The secondary purpose of this plot is to demonstrate a few new commands and how to deal with an external data file. Inside setup() we used loadStrings to read the file into the program. You want to do all the reading-in of external files in setup() because that block just runs once and you don't want your cpu hogged by re-loading your files every time you run through draw(). The file will be loaded in as lines of String variables. The first thing we want to do is tell Processing that we actually want three columns, not 13 lines. So, we go through the data file line by line and split each line where there are tabs. The syntax '\t' tells Processing to look for a tab.

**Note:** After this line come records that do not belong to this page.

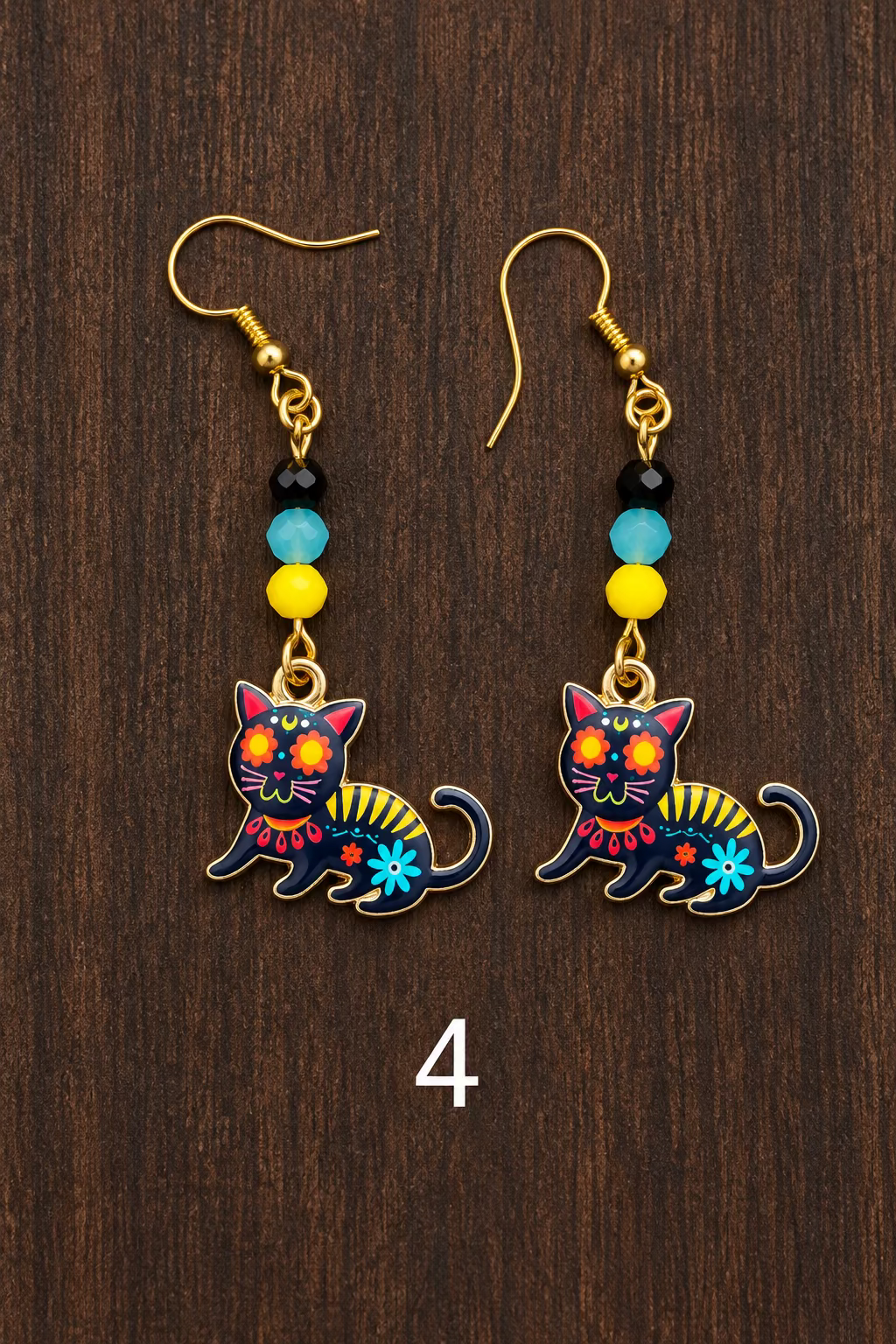 A pair of dangling earrings with gold-tone fishhook wires, small black and blue beads, and colorful cat charms decorated with floral and geometric patterns in red, yellow, blue, and white, displayed on a dark wood surface.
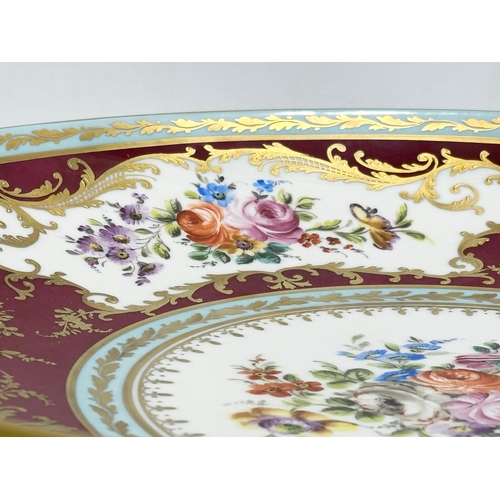 275E - A large Atelier Camille Le Tallec porcelain charger bowl. Hand painted classical style gilding with ... 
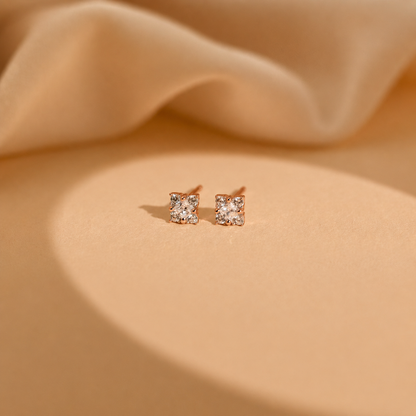 Pair of rose gold square stud earrings on beige fabric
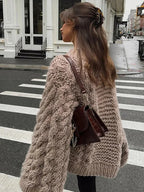 Women's oversized chunky knit sweater with wide sleeves, featuring a cozy material and a relaxed fit for comfort.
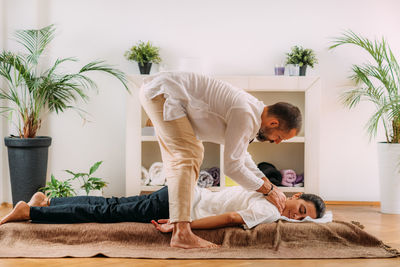 Woman enjoying shiatsu neck and shoulders massage.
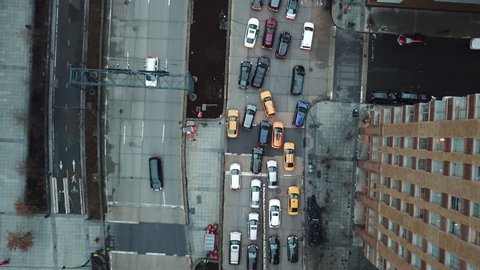 Traffic from aerial view above street zooming out; cars and taxis in gridlock congested lane New York City NYC 4K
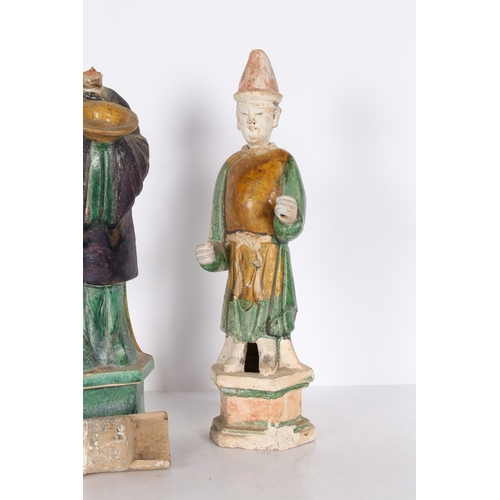 33 - TWO CHINESE POTTERY TOMB ATTENDANTS. Probably Tang Dynasty, both standing, one with hands raised and... 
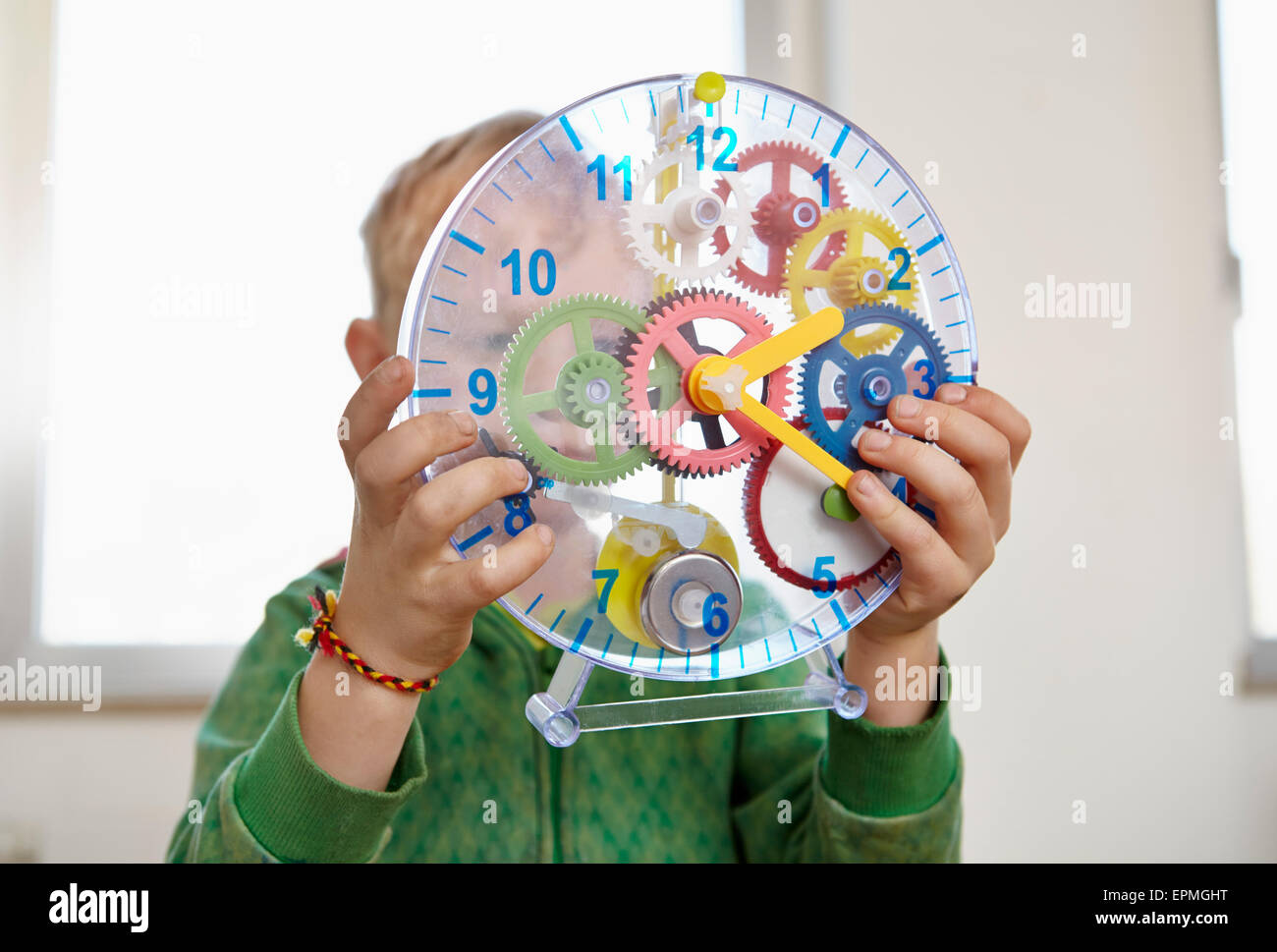 Boy playing with toy clock Stock Photo Alamy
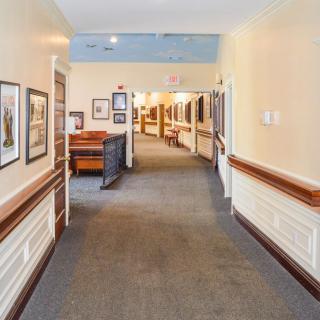 A long hallway with carpet flooring, lined with paintings and decorated walls.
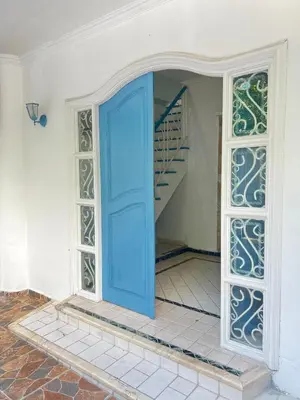 a blue door in a room with a staircase at Muy cerca del mar, areopuerto y centro histórico in Cartagena de Indias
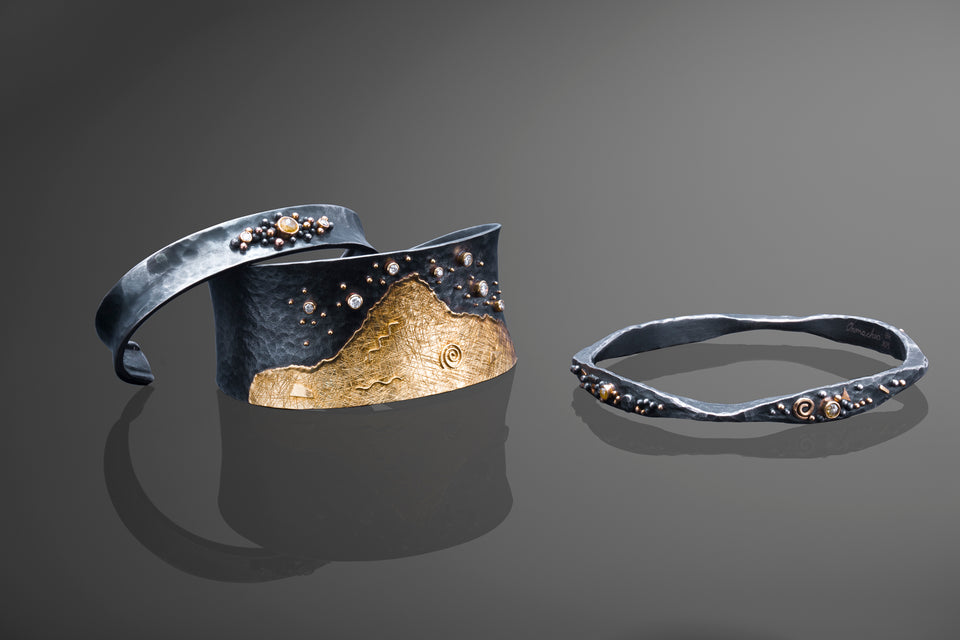 Mixed metal bracelets of silver and 18K yellow gold made with unique and custom designs. One bangle, one thick cuff and one thin cuff are included in the picture. Diamonds and gold accents are used throughout.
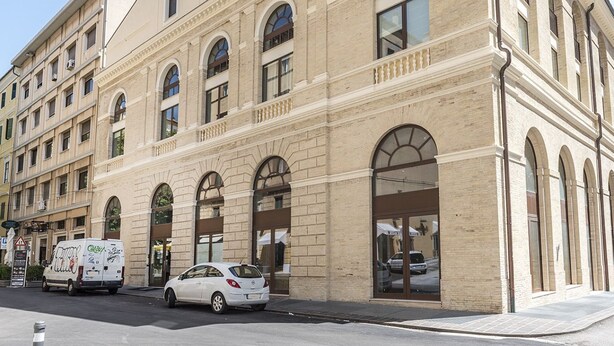 A multi-story building with arched windows and a large entrance. - A31 - Ancona, new studio apartment in the centre (Ancona)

The fact that the data comes in as strings works out great for the player names because they are words. But if we want to do some arithmetic with the numbers, or otherwise treat them as numbers, then we have to convert them to other variable types. Inside the for loop where we run through the data file, we first split each line into three pieces, making a three-element array named data. Then we rename each element in the data array and convert it to another variable type if we want to. For example, we made an integer array out of the RBI data, and we made a float array out of the salary data. The chunk of code that does all that is here:

String[] data = split(cards[i], '\t');
String Name = (data[0]);
int Rbi = int(data[1]);
float Salary = float(data[2]);

Then we plot Rbi v. Salary.

ellipse(Rbi, height-Salary*10, 10, 10);

The rest of the program is devoted to doing the background work that spreadsheet and other canned plotting programs do for you. Here's where we make some gridlines:

//make a grid for plotting. use translate to leave some blank space for labels
   translate(50, -50);
   stroke(200);
   for (int i = 0; i< 100; i=i+20) {
   line(i, 60, i, height); //vertical gridlines
   line(0, height-i, 140, height-i); //horizontal gridlines
} 

Here's where we label the axes:

//label the axes
   //I did these by trial-and-error until I got them to look right
   fill(0);
   text("RBIs", (width/2)-50, height+30);
   text("Salary $ mil", -50, 100, 30, 100);
   text("20", 15, height+15);
   text("60", 55, height+15);
   text("100", 95, height+15);
   text("2", -10, height-15);
   text("6", -10, height-55);
   text("10", -15, height-95);

Of course this is a slightly more tedious way to make a simple plot -- you would probably rather just paste this little datafile into your favorite program and not spend time tinkering with the way the plotting grid looks, right? Sure, but the point is that you can do it this way and you have complete control over the way it looks, which is cool!!